Once you’ve done so, arguments that are common to several functions are indicative of the attributes you’ll probably need. When you re-implement your project as a class, most of the functions you’ve written will become methods in your class. The refactoring needed for that conversion usually involves replacing arguments in the function with attributes from the class.

Don’t be shy at all about copying structures you’ve seen from similar projects. It often takes an experienced developer a nontrivial amount of work and time to develop good structures; you should borrow from what they’ve come up with. Also, these days I wouldn’t hesitate to ask an AI assistant for some ideas about how to structure a project. I wouldn’t expect it to provide a perfect implementation, but the tools are already good enough to help steer us toward working implementations that we can then refine.

Resources

You can find the code files from this post in the mostly_python GitHub repository.

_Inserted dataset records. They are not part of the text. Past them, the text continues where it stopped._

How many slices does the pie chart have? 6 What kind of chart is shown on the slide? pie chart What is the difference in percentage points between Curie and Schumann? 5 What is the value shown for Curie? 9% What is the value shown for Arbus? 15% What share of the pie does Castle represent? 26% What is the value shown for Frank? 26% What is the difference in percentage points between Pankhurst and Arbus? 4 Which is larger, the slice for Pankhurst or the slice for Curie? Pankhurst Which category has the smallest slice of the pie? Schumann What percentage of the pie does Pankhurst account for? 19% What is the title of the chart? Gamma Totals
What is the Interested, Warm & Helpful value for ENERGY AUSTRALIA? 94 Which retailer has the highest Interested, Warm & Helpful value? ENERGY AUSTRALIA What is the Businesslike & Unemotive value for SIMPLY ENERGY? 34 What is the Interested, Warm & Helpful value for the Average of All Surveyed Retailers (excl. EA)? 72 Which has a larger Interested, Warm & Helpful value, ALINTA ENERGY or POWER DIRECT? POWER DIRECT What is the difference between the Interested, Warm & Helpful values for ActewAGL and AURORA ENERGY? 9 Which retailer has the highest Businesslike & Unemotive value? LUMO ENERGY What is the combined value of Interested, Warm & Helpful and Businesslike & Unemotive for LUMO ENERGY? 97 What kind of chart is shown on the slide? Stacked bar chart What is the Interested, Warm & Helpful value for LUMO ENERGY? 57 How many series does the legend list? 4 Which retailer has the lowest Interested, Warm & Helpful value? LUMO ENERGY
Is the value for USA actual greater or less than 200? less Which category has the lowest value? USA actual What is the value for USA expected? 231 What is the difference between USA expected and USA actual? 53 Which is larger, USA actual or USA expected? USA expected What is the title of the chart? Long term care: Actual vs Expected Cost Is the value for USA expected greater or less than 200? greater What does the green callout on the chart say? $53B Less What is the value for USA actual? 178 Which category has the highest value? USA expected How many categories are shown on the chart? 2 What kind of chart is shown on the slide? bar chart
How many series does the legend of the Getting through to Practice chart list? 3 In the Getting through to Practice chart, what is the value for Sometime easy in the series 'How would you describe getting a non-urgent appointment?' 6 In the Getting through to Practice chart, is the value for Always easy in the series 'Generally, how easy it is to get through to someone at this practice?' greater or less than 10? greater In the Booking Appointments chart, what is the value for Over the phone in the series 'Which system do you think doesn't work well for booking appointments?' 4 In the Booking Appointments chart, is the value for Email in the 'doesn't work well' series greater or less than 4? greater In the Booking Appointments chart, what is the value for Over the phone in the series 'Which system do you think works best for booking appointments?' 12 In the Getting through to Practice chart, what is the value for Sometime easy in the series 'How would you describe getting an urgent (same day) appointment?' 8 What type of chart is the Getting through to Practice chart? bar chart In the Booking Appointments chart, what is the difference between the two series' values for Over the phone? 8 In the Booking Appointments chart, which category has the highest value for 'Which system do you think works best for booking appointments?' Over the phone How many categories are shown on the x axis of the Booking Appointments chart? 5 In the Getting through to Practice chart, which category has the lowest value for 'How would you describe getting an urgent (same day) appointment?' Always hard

  1. For even better practice, write a small test suite for your original approach. Then write your class-based version, and make sure it passes all the tests. This is a great way to emphasize the importance of starting with tests that verify your project’s functionality, rather than its implementation.

    For more on this topic, see MP #45, Don’t start with unit tests.

  2. This can be improved slightly by using keyword arguments:

    def run_game():
        ...
        while True:
            gf.check_events(
                ai_settings=ai_settings,
                screen=screen,
                stats=stats,
                sb=sb,
                play_button=play_button,
                ship=ship,
                aliens=aliens,
                bullets=bullets,
            )

    This addresses the ordering issue, because order doesn’t matter when using keyword arguments. But it makes for even longer function calls, and it doesn’t address the fact that the same arguments are being passed back and forth between a number of related functions.

  3. For more about self, see MP #37.

  4. If it’s not clear how composition is used in the listings shown here, consider this excerpt:

    class AlienInvasion:
    
        def __init__(self):
            ...
            self.settings = Settings()
            ...
            self.ship = Ship(self)
            ...

    There are three classes here. The main class is AlienInvasion. But AlienInvasion is composed of a number of different things, including instances of at least two other classes: Settings and Ship.

    When a class has attributes that are instances of another class, we call that composition. For more about composition, see MP #63.